● Task description: Find the line containing "People Angelina Jolie" in the listing below; reproduce it and every line after, exactly. Skip pictures.

● Given data:
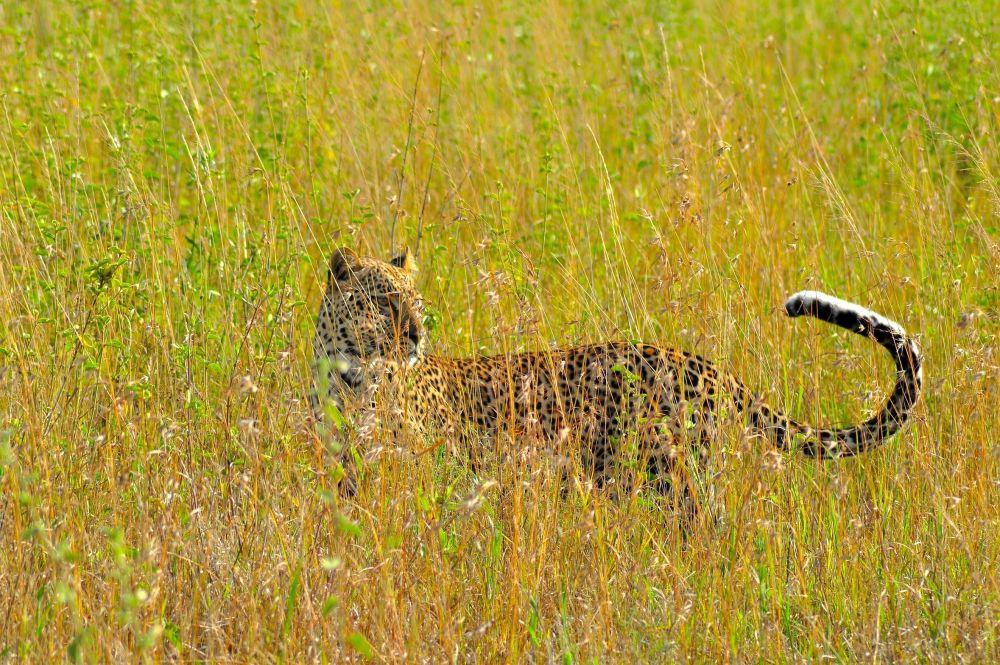 Leopard. Photo: Iain Beable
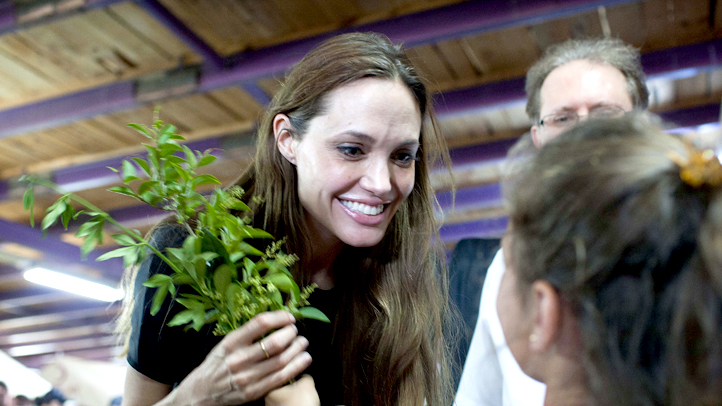 People Angelina Jolie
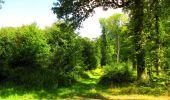 Trail Walk LONGPONT - en forêt de Retz_56_Longpont_tour du Général Mangin_AR - Photo 52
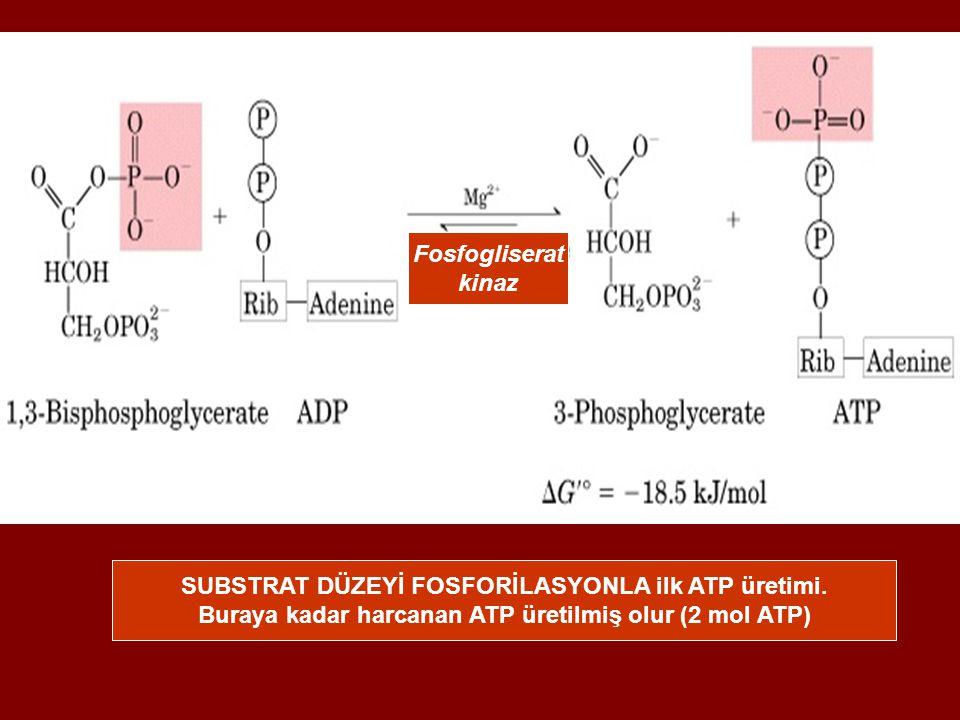 Fosfogliserat kinaz SUBSTRAT DÜZEYİ FOSFORİLASYONLA ilk ATP üretimi. Buraya kadar harcanan ATP üretilmiş olur (2 mol ATP)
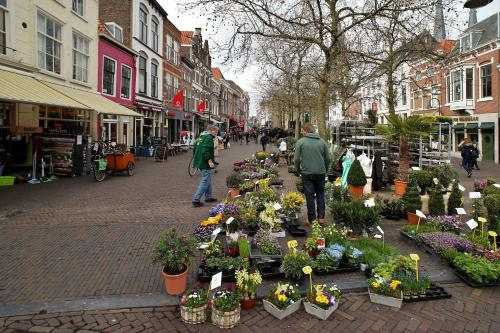 Luxury Apartments Delft Iii Flower Market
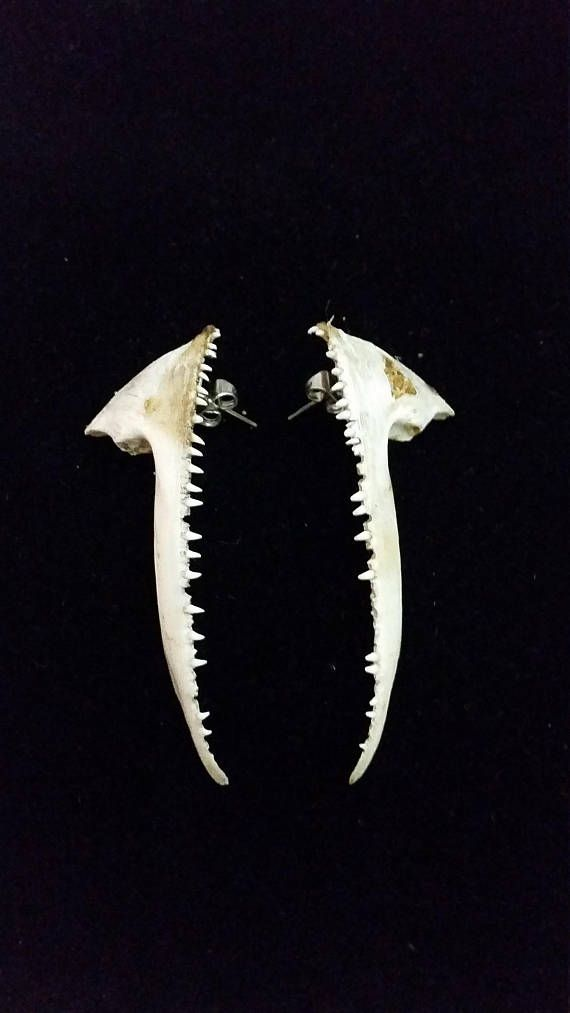 Fish Jaw Bone Earrings  handcrafted one of a kind unique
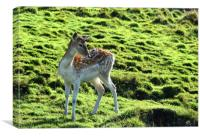 Young Fallow Deer, Canvas Print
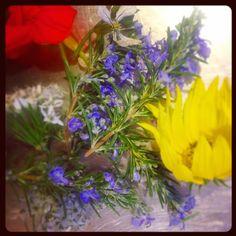 edible rosemary flowers, garlic chive flowers and sunflower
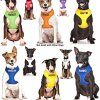 Dexil Limited Adopt ME (I Need A New Home) Yellow Color Coded Non-Pull Front and Back D Ring Padded and Waterproof Vest Dog Harness Prevents Accidents by Warning Others of Your Dog in Advance 5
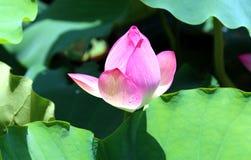 Fleur de Lotus et usines de fleur de Lotus Images libres de droits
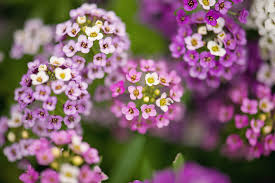Fragrant Flowers Top 10 Fragrant Flowers In India Scented Flowers Smelling Flowers
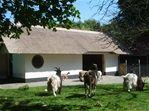 Kinderboerderij de hertenkamp Hilversum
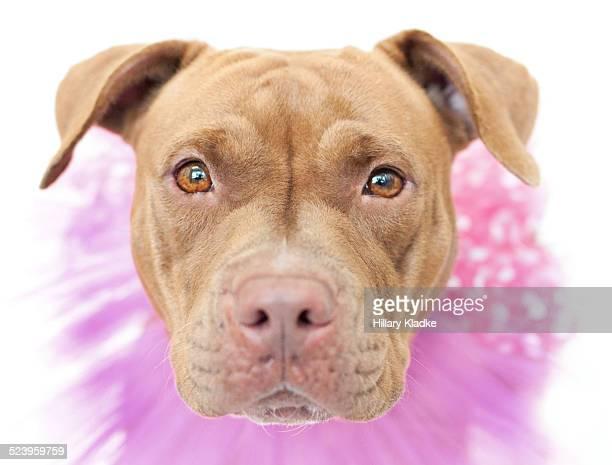 Pit Bull wearing pink collar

● Output of the exercise:
 People Angelina Jolie
 Trail Walk LONGPONT - en forêt de Retz_56_Longpont_tour du Général Mangin_AR - Photo 52
 Fosfogliserat kinaz SUBSTRAT DÜZEYİ FOSFORİLASYONLA ilk ATP üretimi. Buraya kadar harcanan ATP üretilmiş olur (2 mol ATP)
 Luxury Apartments Delft Iii Flower Market
 Fish Jaw Bone Earrings  handcrafted one of a kind unique
 Young Fallow Deer, Canvas Print
 edible rosemary flowers, garlic chive flowers and sunflower
 Dexil Limited Adopt ME (I Need A New Home) Yellow Color Coded Non-Pull Front and Back D Ring Padded and Waterproof Vest Dog Harness Prevents Accidents by Warning Others of Your Dog in Advance 5
 Fleur de Lotus et usines de fleur de Lotus Images libres de droits
Fragrant Flowers Top 10 Fragrant Flowers In India Scented Flowers Smelling Flowers
 Kinderboerderij de hertenkamp Hilversum
 Pit Bull wearing pink collar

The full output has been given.